Can anyone tell me whats wrong with my solution https://www.codechef.com/viewsolution/18995198

I went with a priority queue approach with two max heaps one for items having 1 unit weight and other for items having 2 units weight. Pick the bigger of the two by comparing the top of both heaps and check for weights. Pop the items as suitable and compute the next profit.

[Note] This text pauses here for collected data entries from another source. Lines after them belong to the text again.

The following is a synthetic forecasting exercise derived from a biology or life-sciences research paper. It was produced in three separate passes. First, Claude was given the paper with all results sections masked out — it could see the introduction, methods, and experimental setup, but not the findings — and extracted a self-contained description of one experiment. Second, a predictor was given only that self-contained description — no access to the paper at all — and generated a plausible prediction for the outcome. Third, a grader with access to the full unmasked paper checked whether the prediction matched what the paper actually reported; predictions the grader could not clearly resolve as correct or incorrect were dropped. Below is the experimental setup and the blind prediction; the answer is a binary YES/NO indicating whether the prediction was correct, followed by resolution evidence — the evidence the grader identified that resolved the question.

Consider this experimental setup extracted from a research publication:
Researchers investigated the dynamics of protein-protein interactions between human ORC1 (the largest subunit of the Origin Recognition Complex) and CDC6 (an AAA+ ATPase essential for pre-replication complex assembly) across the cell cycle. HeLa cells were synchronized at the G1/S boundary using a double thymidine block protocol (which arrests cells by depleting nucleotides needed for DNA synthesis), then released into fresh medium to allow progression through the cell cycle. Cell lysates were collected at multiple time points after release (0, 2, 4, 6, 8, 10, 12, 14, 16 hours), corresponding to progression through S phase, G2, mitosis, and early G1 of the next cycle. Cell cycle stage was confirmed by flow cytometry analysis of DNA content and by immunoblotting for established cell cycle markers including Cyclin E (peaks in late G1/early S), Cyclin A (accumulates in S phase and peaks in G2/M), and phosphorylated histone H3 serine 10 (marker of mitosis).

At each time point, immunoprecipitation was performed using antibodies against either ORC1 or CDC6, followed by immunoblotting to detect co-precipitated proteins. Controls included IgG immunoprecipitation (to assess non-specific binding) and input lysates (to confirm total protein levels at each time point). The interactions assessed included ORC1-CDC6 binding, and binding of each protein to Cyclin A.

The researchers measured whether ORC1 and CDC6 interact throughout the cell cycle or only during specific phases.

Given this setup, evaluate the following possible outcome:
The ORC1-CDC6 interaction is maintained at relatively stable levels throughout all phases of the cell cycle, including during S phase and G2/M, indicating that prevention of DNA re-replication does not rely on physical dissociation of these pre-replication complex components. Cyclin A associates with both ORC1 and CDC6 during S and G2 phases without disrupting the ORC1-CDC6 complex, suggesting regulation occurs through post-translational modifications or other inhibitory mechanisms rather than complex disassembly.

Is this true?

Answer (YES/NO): NO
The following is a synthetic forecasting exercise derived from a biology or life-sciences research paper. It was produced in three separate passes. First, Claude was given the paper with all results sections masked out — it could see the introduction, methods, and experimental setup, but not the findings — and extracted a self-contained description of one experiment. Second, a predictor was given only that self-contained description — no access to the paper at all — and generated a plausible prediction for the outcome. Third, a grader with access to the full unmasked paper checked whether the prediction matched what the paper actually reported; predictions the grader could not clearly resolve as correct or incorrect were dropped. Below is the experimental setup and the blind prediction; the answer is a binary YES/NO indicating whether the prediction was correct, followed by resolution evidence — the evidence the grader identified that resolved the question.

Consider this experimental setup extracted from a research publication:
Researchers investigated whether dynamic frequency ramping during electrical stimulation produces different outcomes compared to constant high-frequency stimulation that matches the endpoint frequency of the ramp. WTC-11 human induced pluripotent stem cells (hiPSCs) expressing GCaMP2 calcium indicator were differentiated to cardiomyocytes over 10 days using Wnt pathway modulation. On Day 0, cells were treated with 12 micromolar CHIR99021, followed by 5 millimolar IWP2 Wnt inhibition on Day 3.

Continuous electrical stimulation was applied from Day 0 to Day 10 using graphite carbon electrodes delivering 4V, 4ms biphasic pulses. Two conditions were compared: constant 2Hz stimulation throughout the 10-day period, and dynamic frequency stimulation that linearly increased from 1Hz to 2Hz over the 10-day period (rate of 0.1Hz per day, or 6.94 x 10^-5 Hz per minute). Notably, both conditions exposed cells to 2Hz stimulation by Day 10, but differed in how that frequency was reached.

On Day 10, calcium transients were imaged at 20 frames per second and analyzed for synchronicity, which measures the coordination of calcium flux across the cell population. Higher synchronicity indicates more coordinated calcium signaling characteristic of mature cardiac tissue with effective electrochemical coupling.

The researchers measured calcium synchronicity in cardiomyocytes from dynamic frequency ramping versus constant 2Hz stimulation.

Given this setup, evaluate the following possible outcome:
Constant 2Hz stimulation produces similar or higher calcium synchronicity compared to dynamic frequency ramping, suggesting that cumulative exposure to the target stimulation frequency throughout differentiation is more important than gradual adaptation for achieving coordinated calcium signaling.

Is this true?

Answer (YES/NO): NO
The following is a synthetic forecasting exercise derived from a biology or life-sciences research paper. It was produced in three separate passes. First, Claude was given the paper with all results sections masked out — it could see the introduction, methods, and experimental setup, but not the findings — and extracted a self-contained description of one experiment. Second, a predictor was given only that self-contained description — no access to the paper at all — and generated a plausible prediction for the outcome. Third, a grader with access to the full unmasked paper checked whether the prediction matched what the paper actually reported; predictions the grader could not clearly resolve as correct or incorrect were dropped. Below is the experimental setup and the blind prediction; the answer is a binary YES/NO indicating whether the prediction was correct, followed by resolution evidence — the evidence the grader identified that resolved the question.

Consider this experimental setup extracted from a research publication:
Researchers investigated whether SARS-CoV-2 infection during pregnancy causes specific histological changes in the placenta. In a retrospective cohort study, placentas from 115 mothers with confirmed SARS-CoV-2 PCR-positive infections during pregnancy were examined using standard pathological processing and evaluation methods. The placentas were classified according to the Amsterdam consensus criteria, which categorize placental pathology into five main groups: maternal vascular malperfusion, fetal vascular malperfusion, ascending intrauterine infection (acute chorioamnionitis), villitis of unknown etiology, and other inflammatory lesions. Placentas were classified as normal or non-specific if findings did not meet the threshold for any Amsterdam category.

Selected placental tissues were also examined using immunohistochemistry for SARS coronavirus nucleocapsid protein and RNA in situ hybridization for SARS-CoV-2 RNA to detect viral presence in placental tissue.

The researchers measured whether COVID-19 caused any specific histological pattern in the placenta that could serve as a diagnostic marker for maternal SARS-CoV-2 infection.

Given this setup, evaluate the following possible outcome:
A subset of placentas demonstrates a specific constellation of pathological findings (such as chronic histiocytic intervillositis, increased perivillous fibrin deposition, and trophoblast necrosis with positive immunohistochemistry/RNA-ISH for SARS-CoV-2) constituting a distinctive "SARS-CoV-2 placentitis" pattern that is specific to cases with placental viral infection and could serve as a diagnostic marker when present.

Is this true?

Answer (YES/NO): NO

``````long long int knapsack_01(long long int max_capacity, const std::vector<std::pair<long long int, long long int> > &profit_ratios) {
std::priority_queue<long long int> max_heap_twos, max_heap_ones;
/* Maintain two heaps of items which weight 1 or 2 units into two max heaps and choose whichever one gives higher cost profit. */
for (const auto& items : profit_ratios) {
if (items.first == 1) {
max_heap_ones.push(items.second); // cost.
}
if (items.first == 2) {
max_heap_twos.push(items.second); // cost.
}
}
long long int knapsack_capacity = 0, cost = 0, weight = 0;
while (weight < max_capacity) {
/* Break if all items have been put into the knapsack. */
if (max_heap_ones.empty() && max_heap_twos.empty()) break;
auto two = ((max_heap_twos.empty()) ? 0 : max_heap_twos.top());
auto one = ((max_heap_ones.empty()) ? 0 : max_heap_ones.top());
/* Capacity of a 1 weight item left. */
if ((max_capacity - weight) == 1) {
weight += 1;
cost += one;
/* Item put into knapsack, so pop. */
if (!(max_heap_ones.empty())) max_heap_ones.pop();
break;
}
/* Capacity of a 2 weight item left. */
else if ((max_capacity - weight) == 2) {
weight += 2;
cost += two;
/* Item put into knapsack, so pop. */
if (!(max_heap_twos.empty())) max_heap_twos.pop();
break;
}
/* Capacity left is more.*/
else {
if (one >= two) {
weight += 1;
cost += one;
if (!(max_heap_ones.empty())) max_heap_ones.pop();
}
else {
weight += 2;
cost += two;
if (!(max_heap_twos.empty())) max_heap_twos.pop();
}
}
/* max_capacity is reached why loop further. */
if (weight == max_capacity) break;
}
/* Return the cost. */
return cost;
}
``````

I want to know why this greedy works ? There must be some proof .Can you give me a proof by contradiction ?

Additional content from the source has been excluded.